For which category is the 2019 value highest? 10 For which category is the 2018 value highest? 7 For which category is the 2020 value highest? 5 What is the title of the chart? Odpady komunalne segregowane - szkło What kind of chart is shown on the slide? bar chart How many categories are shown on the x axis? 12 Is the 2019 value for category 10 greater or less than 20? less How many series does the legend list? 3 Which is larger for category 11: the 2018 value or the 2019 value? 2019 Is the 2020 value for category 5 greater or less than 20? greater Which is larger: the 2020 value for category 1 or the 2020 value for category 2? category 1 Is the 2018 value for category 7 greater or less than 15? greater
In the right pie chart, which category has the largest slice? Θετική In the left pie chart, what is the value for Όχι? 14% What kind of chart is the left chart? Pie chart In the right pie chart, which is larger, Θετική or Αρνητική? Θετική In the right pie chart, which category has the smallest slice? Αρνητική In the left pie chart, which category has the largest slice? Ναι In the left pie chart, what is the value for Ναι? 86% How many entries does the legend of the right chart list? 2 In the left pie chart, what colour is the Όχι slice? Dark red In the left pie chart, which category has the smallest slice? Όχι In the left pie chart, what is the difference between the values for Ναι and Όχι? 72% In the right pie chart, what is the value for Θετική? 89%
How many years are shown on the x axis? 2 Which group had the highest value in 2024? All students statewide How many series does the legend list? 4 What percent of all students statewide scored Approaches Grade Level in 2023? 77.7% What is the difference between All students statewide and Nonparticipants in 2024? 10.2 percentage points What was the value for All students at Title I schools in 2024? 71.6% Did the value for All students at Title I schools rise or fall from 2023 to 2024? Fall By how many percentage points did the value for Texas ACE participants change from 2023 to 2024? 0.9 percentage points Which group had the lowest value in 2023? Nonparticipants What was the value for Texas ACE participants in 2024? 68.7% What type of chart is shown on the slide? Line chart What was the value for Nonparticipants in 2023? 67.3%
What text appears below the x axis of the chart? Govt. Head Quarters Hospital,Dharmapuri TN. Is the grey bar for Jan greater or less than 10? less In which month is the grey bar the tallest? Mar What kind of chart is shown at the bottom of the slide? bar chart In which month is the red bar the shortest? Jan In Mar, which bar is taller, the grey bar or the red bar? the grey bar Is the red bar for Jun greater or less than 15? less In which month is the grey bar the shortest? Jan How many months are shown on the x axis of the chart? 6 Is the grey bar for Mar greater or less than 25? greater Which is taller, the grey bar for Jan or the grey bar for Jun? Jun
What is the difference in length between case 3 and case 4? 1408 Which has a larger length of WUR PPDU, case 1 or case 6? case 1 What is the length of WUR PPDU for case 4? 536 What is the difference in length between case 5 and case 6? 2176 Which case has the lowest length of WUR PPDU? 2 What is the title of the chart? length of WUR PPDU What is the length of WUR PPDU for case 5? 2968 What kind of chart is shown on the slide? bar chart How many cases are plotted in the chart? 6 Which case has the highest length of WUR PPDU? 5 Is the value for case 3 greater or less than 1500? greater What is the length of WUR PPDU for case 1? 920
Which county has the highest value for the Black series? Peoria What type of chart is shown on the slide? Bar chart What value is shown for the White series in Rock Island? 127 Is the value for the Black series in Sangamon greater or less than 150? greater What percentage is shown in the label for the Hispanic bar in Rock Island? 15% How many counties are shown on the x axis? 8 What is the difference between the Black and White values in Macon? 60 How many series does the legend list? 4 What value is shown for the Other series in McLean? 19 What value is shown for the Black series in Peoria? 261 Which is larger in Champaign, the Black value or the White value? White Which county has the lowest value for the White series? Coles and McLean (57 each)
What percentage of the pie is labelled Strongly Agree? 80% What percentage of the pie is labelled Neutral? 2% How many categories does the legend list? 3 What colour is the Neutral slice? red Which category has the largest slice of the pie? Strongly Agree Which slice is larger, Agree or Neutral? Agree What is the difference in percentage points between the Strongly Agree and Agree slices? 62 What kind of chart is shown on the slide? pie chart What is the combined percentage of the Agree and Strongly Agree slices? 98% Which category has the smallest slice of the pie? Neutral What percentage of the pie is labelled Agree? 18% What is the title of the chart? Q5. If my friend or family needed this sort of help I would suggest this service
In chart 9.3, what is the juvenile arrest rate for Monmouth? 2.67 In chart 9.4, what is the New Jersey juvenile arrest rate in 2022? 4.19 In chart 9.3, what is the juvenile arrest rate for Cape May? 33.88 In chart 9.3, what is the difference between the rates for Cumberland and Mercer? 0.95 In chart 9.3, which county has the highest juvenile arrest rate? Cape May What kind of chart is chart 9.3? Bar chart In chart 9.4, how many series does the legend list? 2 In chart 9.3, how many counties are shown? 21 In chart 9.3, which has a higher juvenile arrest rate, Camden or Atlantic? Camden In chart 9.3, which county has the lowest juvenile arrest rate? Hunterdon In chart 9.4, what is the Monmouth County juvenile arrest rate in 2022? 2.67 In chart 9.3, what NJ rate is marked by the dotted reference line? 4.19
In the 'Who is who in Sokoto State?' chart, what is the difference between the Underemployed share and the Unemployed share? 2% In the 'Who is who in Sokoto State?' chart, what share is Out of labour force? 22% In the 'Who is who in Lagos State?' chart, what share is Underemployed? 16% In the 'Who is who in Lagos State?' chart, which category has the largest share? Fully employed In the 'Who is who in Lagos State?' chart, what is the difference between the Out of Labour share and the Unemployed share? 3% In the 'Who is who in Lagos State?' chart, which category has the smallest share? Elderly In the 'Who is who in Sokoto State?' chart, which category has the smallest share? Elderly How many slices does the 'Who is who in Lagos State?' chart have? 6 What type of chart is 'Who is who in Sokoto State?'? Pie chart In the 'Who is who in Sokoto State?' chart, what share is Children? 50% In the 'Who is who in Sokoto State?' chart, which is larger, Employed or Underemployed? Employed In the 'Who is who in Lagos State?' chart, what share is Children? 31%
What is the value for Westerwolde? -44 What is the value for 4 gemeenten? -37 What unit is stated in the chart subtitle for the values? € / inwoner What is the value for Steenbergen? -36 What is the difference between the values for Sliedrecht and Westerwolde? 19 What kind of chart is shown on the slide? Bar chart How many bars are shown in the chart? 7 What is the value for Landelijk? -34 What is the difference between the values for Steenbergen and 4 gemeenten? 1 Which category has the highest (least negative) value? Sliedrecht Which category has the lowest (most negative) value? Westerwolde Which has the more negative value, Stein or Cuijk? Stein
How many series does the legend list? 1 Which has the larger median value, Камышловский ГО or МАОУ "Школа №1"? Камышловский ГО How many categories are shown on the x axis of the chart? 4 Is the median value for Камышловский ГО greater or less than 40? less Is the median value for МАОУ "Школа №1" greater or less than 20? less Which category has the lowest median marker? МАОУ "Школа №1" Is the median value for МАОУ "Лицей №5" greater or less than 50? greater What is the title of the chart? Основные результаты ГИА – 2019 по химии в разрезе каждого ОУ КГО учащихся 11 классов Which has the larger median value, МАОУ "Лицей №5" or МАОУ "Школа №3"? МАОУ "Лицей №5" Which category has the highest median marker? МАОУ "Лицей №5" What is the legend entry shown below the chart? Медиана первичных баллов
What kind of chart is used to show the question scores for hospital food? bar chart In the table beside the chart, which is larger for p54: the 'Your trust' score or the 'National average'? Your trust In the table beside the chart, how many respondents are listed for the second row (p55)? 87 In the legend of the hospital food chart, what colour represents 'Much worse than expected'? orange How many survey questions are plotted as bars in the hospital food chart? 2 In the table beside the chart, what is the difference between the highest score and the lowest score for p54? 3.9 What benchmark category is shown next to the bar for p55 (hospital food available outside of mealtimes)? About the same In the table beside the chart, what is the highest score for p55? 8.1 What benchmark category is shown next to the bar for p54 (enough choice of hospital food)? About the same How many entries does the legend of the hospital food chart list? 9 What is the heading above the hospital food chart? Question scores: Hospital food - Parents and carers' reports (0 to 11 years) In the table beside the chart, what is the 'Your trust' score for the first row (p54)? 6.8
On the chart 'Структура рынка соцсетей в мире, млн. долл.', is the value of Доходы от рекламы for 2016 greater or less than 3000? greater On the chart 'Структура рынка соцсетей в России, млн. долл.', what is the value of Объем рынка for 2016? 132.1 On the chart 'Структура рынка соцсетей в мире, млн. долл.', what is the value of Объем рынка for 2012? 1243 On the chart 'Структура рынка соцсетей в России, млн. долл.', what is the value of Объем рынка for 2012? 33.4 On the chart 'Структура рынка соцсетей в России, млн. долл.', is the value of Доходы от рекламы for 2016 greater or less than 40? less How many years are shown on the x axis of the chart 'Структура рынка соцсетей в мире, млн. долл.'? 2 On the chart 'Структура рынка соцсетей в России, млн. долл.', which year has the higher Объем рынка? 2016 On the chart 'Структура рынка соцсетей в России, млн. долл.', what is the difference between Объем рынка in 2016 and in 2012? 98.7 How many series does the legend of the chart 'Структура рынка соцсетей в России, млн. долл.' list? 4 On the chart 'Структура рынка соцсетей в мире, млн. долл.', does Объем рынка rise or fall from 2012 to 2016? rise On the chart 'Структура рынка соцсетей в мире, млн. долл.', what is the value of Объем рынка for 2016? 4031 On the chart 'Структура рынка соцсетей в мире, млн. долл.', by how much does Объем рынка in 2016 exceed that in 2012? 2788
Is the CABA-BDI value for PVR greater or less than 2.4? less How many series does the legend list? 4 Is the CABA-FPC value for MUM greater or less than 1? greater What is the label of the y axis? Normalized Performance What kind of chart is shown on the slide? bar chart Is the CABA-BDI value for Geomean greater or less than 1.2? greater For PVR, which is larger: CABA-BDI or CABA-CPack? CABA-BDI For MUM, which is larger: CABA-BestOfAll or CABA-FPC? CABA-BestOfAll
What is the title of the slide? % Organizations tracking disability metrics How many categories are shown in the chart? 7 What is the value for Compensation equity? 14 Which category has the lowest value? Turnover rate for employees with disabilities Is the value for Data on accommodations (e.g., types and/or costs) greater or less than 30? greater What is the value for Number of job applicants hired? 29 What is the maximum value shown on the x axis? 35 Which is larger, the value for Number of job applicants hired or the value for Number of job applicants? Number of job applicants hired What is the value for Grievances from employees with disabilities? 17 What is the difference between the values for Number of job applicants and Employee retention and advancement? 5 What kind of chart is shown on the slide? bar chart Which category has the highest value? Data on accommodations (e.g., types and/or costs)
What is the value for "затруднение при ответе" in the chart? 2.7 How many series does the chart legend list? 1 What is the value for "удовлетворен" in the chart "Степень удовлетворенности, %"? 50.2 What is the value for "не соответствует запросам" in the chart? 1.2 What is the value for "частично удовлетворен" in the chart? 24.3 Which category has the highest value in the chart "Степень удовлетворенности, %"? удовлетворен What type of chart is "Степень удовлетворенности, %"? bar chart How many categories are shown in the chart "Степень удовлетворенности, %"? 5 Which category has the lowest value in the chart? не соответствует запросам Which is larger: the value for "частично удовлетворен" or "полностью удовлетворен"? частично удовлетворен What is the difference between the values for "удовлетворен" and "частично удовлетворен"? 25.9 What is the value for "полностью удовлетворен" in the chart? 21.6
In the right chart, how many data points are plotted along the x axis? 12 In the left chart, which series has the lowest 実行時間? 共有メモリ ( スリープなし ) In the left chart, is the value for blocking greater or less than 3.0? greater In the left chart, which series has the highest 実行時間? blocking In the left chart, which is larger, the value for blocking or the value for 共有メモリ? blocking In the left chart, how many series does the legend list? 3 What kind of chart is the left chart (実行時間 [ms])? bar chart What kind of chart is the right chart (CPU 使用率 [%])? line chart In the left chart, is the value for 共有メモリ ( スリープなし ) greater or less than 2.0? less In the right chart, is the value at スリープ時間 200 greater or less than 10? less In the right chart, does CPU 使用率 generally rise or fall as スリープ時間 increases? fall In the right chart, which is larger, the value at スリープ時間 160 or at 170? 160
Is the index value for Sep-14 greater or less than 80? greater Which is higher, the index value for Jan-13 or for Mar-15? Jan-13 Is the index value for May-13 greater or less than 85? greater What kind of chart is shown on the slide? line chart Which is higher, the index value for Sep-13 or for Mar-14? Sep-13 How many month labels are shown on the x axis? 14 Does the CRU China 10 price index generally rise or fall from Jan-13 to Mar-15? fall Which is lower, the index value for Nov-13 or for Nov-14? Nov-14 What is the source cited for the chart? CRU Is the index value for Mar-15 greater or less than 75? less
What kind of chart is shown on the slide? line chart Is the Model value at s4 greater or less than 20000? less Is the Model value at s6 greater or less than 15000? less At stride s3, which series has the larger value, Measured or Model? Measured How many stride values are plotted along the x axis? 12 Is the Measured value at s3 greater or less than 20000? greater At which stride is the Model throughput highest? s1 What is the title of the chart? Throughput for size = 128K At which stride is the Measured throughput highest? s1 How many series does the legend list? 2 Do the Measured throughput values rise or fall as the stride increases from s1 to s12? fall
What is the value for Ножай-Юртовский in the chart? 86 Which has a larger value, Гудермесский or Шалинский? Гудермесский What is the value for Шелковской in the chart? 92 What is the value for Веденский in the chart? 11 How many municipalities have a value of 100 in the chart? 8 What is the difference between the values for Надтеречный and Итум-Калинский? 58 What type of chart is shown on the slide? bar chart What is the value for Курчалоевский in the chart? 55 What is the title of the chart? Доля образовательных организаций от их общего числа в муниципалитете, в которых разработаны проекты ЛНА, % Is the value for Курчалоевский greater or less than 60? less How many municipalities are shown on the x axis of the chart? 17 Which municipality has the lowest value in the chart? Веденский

=====

> _Job_: Turn the lines of the records above, from the first line through the line containing "In the right pie chart, which category has the largest" inclusive, into a JSON list of strings with one string per line and blank lines left out.

> _Written solution_:
[
  "For which category is the 2019 value highest? 10 For which category is the 2018 value highest? 7 For which category is the 2020 value highest? 5 What is the title of the chart? Odpady komunalne segregowane - szkło What kind of chart is shown on the slide? bar chart How many categories are shown on the x axis? 12 Is the 2019 value for category 10 greater or less than 20? less How many series does the legend list? 3 Which is larger for category 11: the 2018 value or the 2019 value? 2019 Is the 2020 value for category 5 greater or less than 20? greater Which is larger: the 2020 value for category 1 or the 2020 value for category 2? category 1 Is the 2018 value for category 7 greater or less than 15? greater",
  "In the right pie chart, which category has the largest slice? Θετική In the left pie chart, what is the value for Όχι? 14% What kind of chart is the left chart? Pie chart In the right pie chart, which is larger, Θετική or Αρνητική? Θετική In the right pie chart, which category has the smallest slice? Αρνητική In the left pie chart, which category has the largest slice? Ναι In the left pie chart, what is the value for Ναι? 86% How many entries does the legend of the right chart list? 2 In the left pie chart, what colour is the Όχι slice? Dark red In the left pie chart, which category has the smallest slice? Όχι In the left pie chart, what is the difference between the values for Ναι and Όχι? 72% In the right pie chart, what is the value for Θετική? 89%"
]